At present, chemical control is mainly used for controlling cucumber mosaic virus in production, but the problems of medicament residue, environmental pollution and the like are easily caused. The cultivation of disease-resistant varieties is also one of effective ways for preventing and controlling cucumber mosaic disease, but breeding work is slow, and biological prevention and control technology has gradually become a new method for disease prevention and control.
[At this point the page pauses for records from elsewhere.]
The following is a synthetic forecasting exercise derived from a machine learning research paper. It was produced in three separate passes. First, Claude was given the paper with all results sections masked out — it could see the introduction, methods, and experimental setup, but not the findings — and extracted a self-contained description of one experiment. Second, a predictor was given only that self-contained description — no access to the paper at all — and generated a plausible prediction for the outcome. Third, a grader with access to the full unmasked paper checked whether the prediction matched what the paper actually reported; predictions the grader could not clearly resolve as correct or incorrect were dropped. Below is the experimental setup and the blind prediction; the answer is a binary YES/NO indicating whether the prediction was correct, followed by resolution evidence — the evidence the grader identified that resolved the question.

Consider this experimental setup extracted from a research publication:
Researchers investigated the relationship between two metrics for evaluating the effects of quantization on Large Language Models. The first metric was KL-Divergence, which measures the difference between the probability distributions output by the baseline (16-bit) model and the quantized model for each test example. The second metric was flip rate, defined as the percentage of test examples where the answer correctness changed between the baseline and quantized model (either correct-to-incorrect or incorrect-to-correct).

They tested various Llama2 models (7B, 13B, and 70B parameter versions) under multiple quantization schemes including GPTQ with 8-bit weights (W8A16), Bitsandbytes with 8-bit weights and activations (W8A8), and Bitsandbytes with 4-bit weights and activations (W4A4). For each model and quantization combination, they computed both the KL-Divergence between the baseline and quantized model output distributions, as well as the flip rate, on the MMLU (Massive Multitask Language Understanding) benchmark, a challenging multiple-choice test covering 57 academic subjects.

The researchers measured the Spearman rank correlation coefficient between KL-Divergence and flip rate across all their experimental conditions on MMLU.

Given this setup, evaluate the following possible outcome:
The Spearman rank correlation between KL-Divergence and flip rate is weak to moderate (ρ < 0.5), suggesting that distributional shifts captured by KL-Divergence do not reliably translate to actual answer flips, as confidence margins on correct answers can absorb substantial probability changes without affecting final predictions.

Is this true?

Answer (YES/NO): NO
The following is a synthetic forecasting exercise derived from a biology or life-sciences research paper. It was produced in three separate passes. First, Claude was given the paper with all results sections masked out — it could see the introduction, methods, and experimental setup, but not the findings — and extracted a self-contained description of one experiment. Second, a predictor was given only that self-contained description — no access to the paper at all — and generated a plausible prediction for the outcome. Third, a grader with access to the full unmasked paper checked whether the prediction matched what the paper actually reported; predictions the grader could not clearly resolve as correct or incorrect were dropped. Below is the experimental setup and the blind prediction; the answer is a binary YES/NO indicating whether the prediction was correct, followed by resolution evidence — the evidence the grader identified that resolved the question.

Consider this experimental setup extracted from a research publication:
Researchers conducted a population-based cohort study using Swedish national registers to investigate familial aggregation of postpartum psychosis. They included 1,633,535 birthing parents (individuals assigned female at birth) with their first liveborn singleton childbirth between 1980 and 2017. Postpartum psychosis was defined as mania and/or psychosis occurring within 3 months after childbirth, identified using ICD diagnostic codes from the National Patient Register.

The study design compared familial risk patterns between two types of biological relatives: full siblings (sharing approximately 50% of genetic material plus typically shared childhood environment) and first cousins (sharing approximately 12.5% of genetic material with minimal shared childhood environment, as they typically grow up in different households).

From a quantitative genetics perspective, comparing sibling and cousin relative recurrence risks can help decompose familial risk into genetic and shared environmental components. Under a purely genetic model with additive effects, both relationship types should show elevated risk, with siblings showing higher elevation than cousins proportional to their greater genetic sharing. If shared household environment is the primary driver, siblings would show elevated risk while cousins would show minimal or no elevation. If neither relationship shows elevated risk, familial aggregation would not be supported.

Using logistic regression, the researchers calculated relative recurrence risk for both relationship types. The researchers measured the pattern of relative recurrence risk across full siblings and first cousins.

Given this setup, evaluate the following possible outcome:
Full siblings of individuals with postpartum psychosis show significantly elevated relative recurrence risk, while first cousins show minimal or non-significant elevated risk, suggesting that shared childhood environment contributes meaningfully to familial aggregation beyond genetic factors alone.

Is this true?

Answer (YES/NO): YES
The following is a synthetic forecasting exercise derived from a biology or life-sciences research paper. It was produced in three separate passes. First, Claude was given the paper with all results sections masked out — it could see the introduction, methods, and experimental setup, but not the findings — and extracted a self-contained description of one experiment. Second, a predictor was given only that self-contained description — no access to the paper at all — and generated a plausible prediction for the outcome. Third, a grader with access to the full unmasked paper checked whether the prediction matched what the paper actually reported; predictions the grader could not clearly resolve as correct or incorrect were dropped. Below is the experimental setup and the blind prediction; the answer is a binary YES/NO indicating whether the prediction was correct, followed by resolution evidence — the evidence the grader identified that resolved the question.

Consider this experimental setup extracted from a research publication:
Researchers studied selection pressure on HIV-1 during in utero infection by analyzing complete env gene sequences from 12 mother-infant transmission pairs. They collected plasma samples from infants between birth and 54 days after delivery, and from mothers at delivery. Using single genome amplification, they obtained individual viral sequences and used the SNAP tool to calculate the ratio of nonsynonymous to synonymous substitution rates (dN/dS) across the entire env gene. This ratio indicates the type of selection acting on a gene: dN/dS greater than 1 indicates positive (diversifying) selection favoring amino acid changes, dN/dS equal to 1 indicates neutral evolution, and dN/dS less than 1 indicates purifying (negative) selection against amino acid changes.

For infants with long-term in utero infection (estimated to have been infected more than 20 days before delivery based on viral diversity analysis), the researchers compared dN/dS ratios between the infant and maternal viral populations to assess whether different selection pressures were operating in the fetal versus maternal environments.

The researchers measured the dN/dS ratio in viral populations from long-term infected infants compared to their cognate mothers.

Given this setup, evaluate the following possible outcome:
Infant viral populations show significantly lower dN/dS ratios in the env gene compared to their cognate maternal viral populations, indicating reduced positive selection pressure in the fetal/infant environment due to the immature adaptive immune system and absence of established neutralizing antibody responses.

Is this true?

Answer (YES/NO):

Virus-induced gene silencing (VIGS) is a technique for reverse genetic manipulation of plants and is a manifestation of plant defense mechanisms. The agrobacterium-mediated VIGS technique transfers a viral vector carrying a gene fragment of interest into plant cells via agrobacterium, mediates mRNA degradation of the targeted homologous gene, causing silencing of the gene of interest.
Disclosure of Invention
In order to solve the problems, the invention constructs a tobacco brittle fracture virus TRV vector targeting the related gene fragment and converts agrobacterium competent cells, thereby laying a foundation for the subsequent establishment of a TRV-mediated VIGS system for preventing and treating cucumber mosaic virus.
In order to solve the technical problems, the invention is realized by the following technical scheme:
a vaccine for preventing and treating cucumber mosaic virus comprises pTRV1 and at least one recombinant expression vector pTRV 2-target gene, wherein the target gene is CMV-1a, CMV-2a, CMV-MP or CMV-CP, and the sequences are respectively shown as SEQ ID NO.1, SEQ ID NO.2, SEQ ID NO.3 and SEQ ID NO. 4.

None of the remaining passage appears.